En el siglo XX, los estudios críticos sobre mito y literatura se desarrollaron especialmente durante las décadas de los cincuenta y sesenta. En 1966, John B. Vickery recopila estudios clásicos publicados en este periodo sobre Kafka, Thomas Mann, Keats, Virginia Woolf y Faulkner, entre otros, en Myth and Literature. Contemporary Theory and Practice. Sin embargo, la primera aplicación formal de la mitología clásica en la literatura la realiza Gilbert Murray en 1914, sobre una lectura de Shakespeare “Hamlet y Orestes”.[11] Aunque Hyman señala como precursora a Jane Ellen Harrison, contemporánea de Frazer en Cambrigde, quien desde 1882 escribía sobre mitología griega y arte.[12]

En lo que se refiere al ámbito de las letras hispanoamericanas, la vuelta a los mitos se realiza por doble vía.

Por una parte se encuentran autores y críticos que reconocen y rescatan los valores míticos de las culturas prehispánicas en el continente y de la tradición vuduista que se incorpora tardíamente pero con singular fuerza especialmente en las islas del Caribe, la cual de alguna manera es equivalente a las prehispánicas por su posición respecto de la cultura de los colonizadores.
________________
__Preguntas__
(1) En el pasaje sobre mito y literatura, renombra "letras hispanoamericanas" como "letras latinoamericanas" y copia el tramo que comienza con "En lo que se" y sigue hasta "de los colonizadores.".
(2) Según el pasaje sobre mito y literatura, ¿en qué año realizó Gilbert Murray la primera aplicación formal de la mitología clásica en la literatura?
(3) Por favor, retoma el pasaje sobre mito y literatura y escribe su continuación a partir de la última oración.
El material no interviene en nada de esto.
________________
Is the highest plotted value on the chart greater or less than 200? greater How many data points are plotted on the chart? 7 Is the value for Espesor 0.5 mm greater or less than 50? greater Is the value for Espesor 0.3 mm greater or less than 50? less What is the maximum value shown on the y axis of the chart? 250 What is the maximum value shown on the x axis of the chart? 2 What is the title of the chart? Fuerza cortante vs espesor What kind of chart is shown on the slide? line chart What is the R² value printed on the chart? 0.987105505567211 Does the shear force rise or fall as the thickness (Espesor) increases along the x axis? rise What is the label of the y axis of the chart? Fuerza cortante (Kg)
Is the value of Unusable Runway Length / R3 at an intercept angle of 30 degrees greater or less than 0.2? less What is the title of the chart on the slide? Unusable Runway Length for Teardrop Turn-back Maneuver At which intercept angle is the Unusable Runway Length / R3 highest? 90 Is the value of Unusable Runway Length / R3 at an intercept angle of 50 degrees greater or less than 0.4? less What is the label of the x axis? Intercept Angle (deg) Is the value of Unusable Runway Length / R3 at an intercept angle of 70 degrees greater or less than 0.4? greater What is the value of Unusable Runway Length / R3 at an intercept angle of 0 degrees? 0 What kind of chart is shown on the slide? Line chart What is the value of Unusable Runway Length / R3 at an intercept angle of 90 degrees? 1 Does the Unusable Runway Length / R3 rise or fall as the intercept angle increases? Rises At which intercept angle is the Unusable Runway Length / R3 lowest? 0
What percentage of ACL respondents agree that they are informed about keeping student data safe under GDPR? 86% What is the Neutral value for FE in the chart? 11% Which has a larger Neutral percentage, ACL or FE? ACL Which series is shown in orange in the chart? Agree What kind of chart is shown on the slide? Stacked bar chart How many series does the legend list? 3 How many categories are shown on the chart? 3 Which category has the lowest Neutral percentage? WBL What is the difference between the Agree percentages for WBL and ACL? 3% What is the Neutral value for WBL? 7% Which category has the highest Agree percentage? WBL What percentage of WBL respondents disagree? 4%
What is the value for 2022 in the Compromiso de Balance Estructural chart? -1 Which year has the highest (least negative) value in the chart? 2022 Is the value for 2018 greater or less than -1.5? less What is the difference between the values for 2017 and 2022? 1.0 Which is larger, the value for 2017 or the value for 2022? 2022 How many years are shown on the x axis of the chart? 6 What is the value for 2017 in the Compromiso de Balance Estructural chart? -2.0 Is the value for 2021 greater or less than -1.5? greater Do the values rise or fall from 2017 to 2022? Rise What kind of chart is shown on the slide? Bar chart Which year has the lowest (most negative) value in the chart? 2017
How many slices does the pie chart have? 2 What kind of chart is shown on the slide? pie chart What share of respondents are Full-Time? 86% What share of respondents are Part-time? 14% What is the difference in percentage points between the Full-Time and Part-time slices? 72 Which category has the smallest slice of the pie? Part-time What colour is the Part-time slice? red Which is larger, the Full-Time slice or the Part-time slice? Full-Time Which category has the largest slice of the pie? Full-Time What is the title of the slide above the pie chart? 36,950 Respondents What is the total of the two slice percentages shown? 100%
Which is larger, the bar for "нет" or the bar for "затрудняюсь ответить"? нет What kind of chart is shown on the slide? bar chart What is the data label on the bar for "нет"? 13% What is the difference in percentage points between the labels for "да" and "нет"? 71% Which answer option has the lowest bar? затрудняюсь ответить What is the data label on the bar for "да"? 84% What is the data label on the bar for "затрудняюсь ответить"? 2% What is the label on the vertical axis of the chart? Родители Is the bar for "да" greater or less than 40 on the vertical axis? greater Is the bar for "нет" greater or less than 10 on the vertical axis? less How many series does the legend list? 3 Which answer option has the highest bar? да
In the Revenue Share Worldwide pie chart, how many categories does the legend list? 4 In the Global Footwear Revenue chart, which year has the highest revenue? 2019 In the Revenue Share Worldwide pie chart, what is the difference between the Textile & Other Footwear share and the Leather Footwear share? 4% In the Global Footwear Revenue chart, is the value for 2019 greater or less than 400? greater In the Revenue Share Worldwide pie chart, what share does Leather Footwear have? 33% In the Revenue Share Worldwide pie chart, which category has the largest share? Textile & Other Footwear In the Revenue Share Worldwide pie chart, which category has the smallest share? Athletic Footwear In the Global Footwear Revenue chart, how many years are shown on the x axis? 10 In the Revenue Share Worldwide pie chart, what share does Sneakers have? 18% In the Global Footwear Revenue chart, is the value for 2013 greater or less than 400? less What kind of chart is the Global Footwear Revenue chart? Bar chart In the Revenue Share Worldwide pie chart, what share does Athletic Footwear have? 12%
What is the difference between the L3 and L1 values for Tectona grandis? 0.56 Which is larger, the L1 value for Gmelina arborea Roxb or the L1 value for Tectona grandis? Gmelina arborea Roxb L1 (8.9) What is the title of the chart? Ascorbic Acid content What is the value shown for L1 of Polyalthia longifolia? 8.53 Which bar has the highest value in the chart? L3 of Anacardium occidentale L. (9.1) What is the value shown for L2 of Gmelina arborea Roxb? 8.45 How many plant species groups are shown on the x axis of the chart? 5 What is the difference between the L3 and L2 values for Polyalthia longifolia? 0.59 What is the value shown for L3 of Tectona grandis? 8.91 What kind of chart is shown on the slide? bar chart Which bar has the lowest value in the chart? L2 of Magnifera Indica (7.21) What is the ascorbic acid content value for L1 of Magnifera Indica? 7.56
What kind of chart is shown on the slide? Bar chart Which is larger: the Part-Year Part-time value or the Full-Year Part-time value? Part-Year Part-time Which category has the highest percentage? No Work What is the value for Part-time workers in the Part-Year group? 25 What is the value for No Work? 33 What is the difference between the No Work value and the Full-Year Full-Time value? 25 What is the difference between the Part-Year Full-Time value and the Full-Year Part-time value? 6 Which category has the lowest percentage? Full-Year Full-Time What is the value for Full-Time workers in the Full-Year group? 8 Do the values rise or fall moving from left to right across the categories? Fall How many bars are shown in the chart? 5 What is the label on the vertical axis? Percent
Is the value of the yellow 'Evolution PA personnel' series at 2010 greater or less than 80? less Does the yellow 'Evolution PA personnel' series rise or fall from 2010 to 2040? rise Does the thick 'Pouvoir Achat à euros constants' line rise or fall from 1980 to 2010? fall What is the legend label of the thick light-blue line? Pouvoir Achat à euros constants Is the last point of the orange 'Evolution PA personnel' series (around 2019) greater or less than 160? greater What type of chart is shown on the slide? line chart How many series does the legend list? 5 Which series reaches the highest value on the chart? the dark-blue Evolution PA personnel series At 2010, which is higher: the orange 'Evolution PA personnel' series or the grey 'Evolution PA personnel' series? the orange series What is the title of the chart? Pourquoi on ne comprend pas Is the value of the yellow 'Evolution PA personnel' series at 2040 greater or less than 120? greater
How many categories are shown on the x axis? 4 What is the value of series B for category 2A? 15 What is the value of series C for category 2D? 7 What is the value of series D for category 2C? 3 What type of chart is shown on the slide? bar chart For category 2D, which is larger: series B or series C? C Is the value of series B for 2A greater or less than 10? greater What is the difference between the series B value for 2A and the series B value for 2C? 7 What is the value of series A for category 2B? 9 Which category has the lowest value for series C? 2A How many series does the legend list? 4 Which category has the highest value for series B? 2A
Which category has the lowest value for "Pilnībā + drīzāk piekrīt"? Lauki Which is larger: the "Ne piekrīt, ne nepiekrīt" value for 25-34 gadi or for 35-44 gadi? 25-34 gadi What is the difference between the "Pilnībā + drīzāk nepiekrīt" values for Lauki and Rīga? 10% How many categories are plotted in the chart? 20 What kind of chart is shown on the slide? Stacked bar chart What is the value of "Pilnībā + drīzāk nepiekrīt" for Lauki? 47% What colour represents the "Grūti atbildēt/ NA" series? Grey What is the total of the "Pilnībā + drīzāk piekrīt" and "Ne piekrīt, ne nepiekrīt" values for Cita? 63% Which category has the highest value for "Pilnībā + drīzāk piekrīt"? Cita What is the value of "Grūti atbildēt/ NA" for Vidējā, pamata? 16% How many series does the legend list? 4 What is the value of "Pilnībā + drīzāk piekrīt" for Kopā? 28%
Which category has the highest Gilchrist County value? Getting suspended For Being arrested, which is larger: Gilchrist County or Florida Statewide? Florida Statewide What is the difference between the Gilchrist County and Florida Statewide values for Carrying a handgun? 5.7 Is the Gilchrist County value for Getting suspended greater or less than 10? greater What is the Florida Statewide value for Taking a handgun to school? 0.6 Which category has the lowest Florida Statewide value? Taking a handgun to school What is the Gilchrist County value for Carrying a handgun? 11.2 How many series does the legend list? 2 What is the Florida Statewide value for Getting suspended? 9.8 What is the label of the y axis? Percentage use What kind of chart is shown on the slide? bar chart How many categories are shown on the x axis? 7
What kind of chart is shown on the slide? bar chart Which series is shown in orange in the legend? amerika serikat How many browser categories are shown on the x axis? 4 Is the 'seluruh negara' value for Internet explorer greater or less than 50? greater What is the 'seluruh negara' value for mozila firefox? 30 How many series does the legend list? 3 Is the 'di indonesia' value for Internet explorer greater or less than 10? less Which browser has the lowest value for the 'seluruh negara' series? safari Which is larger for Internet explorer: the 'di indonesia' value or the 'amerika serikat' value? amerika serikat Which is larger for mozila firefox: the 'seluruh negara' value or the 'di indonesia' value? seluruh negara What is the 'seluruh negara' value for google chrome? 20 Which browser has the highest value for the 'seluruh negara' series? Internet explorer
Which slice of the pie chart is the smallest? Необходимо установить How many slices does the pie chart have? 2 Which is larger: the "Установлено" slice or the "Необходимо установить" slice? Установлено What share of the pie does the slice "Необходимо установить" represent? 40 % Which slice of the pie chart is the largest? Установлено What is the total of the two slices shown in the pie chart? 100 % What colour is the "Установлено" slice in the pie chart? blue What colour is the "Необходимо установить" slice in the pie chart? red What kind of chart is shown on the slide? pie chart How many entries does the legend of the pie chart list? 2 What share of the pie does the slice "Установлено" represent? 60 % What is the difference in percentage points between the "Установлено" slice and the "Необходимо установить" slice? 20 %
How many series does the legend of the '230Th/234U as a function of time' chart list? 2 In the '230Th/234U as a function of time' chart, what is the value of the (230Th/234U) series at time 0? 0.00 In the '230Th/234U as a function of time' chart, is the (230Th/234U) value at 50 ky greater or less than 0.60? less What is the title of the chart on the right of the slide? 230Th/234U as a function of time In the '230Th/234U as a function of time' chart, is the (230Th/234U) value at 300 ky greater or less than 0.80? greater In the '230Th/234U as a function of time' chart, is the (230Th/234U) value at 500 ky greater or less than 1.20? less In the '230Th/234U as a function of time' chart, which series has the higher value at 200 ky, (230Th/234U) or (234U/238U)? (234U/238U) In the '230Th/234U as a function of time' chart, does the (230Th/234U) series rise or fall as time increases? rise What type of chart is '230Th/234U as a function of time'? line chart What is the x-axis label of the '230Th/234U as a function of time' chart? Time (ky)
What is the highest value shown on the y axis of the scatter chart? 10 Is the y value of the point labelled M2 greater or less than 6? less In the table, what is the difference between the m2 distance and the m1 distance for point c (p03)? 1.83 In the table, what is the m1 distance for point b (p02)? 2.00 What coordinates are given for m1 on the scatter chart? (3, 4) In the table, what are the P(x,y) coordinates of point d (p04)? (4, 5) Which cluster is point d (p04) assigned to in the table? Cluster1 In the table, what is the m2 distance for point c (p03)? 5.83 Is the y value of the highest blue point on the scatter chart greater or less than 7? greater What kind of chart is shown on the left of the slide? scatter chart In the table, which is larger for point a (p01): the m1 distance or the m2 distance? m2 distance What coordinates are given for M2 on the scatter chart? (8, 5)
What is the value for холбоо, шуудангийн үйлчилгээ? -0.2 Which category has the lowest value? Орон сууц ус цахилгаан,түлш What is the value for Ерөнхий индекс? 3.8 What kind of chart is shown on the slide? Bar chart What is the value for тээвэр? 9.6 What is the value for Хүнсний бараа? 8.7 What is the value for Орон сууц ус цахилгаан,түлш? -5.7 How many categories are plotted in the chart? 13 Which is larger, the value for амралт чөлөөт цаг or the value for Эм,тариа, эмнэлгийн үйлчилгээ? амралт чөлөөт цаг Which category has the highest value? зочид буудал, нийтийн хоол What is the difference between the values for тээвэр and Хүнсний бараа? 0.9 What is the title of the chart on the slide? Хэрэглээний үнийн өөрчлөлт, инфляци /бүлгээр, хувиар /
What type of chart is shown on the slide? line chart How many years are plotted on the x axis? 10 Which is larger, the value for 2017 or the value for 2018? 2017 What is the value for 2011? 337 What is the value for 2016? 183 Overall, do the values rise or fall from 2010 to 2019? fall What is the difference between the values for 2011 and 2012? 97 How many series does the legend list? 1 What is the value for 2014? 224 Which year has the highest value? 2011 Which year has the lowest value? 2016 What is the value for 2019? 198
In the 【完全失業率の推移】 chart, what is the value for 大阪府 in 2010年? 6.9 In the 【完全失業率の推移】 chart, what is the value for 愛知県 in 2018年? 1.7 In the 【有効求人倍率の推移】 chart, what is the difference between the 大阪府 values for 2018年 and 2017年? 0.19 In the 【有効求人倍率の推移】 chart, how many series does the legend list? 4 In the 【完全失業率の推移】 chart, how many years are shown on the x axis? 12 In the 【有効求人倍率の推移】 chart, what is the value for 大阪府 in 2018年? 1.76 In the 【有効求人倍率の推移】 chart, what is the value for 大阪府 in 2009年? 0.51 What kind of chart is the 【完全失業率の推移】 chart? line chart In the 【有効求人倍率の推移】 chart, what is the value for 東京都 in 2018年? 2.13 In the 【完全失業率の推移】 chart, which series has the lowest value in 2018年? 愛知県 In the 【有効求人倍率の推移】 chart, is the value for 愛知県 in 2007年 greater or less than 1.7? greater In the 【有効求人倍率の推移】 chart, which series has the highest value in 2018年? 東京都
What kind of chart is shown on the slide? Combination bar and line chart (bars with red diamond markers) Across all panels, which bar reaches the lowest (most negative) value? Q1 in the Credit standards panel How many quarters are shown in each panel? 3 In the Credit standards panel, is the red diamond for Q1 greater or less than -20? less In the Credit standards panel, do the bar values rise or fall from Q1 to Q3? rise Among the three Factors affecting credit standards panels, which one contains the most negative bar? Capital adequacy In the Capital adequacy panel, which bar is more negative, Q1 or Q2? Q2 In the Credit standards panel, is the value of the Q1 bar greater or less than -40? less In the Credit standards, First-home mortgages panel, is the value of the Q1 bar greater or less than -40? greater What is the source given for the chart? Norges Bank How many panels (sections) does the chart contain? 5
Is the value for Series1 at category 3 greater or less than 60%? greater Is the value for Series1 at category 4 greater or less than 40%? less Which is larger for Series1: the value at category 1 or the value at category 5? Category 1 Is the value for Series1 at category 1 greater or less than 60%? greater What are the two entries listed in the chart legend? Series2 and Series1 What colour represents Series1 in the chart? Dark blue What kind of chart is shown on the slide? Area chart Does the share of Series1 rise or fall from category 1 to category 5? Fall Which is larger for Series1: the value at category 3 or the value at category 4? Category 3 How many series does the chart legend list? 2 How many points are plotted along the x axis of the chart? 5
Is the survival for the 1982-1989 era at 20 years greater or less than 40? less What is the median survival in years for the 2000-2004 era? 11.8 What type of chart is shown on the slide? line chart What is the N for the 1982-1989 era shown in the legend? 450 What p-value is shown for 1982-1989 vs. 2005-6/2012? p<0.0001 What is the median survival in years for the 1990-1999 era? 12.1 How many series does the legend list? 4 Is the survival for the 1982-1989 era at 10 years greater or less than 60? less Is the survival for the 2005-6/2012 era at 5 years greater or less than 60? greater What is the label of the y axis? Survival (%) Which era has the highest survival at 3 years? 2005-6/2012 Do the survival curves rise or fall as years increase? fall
________________
__Resultados__
(1)
En lo que se refiere al ámbito de las letras latinoamericanas, la vuelta a los mitos se realiza por doble vía.

Por una parte se encuentran autores y críticos que reconocen y rescatan los valores míticos de las culturas prehispánicas en el continente y de la tradición vuduista que se incorpora tardíamente pero con singular fuerza especialmente en las islas del Caribe, la cual de alguna manera es equivalente a las prehispánicas por su posición respecto de la cultura de los colonizadores.

(2) En 1914.

(3)
En cuanto a los estudios prehispánicos, destaca por su obra y su personalidad Ángel Ma. Garibay K., humanista, helenista y descubridor del legado literario de los antiguos mexicanos. En 1940 publica la primera edición de Poesía indígena de la Altiplanicie y, en el mismo año, la Llave del náhuatl, obra que serviría como instrumento para aprender la lengua de los antiguos mexicanos. En 1956 dirige el Seminario de Cultura Náhuatl dentro del Instituto de Historia de la UNAM. Su Historia de la literatura náhuatl aparece en dos volúmenes en 1953-1954. Y la primera versión de ‘otro lado’ de la historia en Visión de los vencidos. Relaciones indígenas de la Conquista, en 1959. Su interés no se limita sólo al ámbito mexicano ya que también cuenta con trabajos en donde compara la cultura hindú y la náhuatl, por ejemplo.[13]

Entre otros estudios en esta dirección se pueden contar el de Miguel León-Portilla, La filosofía náhuatl, estudiada en sus fuentes (1956); el de Natalicio González, Ideología guaraní (Inst. Indigenista Interamericano, 1958). Y el Fernando Díaz Infante sobre Quetzalcóatl (Ensayo psicoanalítico del mito nahua) (Universidad Veracruzana, 1963).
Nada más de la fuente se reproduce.